ESTAMOS A ETIQUETAR OS LOCAIS HISTÓRICOS
Falando sobre Tunduro, Zacarias Kupela lembrou que, por ocasião do 35º aniversário da Organização da Mulher Moçambicana (OMM), que se assinalou recentente, foi lá inaugurado um monumento para valorizar aquele lugar histórico. Segundo afirmou, Tunduro tem uma grande história. “Foi lá, onde funcionou a primeira escola primaria; um orfanato e centro de tratamento de feridos de guerra. Foi em Tunduru onde se realizavam conferências de educação, saúde, casamento dos nossos dirigentes, como o foi o caso de Samora Machel, presidente Armando Guebuza, só para citar alguns nomes, porque era um centro social, pois estas coisas não podiam acontecer em Nachinguweia, um centro de preparação político-militar. Este sítio já tem etiqueta, com apoio dos fundos da UNESCO”, explicou Zacarias Kupela, ele próprio antigo combatente.
O chefe da missão dipllomática de Moçambique em Dar-es-Salaam defendeu a realização de estudos e criação de um fundo próprio para a construção e conservação permanente de pontos históricos naquele país vizinho.

Casa de Mondlane, onde encontrou a morte
ALIAR O ÚTIL AO AGRADÁVEL
“Nós já solicitamos ao Ministério do Turismo e algumas agências para que esses lugares sejam conhecidos pelos moçambicanos, particularmente pela nova geração, através de excursões para a Tanzania”, disse.
Existem algumas propostas para gemelagem entre escolas secundárias moçambicanas e as congéneres tanzanianas. E este trabalho vai começar este ano com a primeira gemelagem a ser selada entre uma escola secundária de Tunduru, e a escola secundária de Mecula, província do Niassa. Depois seguirá a gemelagem entre instituições de ensino das províncias de Cabo Delgado e de Mtwara (sul da Tanzania, ainda em identificação); A Escola secundária Samora Machel (Beira), com o Centro Histórico Julius Nyerere.
Existe um acordo de boa vizinhança entre as províncias do sul da Tanzania, nomeadamente Mtwara e Rovuma, e as de norte de Moçambique: Niassa e Cabo Delgado.

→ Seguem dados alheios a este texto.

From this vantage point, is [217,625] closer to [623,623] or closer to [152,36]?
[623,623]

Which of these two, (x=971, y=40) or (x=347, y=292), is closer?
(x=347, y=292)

Mas, por outro lado, há uma ideia aflorada pelas partes no sentido de haver gemelagem entre todas as províncias dos dois países. A concretizar-se esta ideia, segundo o embaixador moçambicano, representaria um grande contributo para a consolidação das ligações históricas e a transmissão de valores que essa relação insere, sobretudo entre a nova geração.

Onde foram sepultados restos mortais de Mondlane
KUPELA: O TRADUTOR DE DOCUMENTOS
Afinal, esta é uma das coisas que ele faz desde o tempo de luta de libertação nacional. Em Dar-es-Salaam, ainda muito jovem, Zacarias Kupela fazia trabalho de tradução de “documentos importantes” da Frelimo como discursos, comunicados de guerra e sobre a luta de libertação, em geral.
Divulgava em swahili as actividades do movimento de libertação para a comunidade moçambicana na Tanzânia, incluindo para o arquipélago de Zanzibar; para as zonas libertadas, em Cabo Delgado. Recebia e dava assistência, nos escritórios da Frelimo, a jornalistas “free lancer” que precisavam de obter informação sobre o processo da luta de libertação. Era o trabalho de um jovem que na altura contava os 19-22 anos. Hoje, Zacarias Kupela tem 60, feitos em 15 de Dezembro ultimo.
Por isso, para ele, estar na Tanzania, onde e Alto Comissário de Moçambique (Embaixador) e como se tivesse regressado a casa.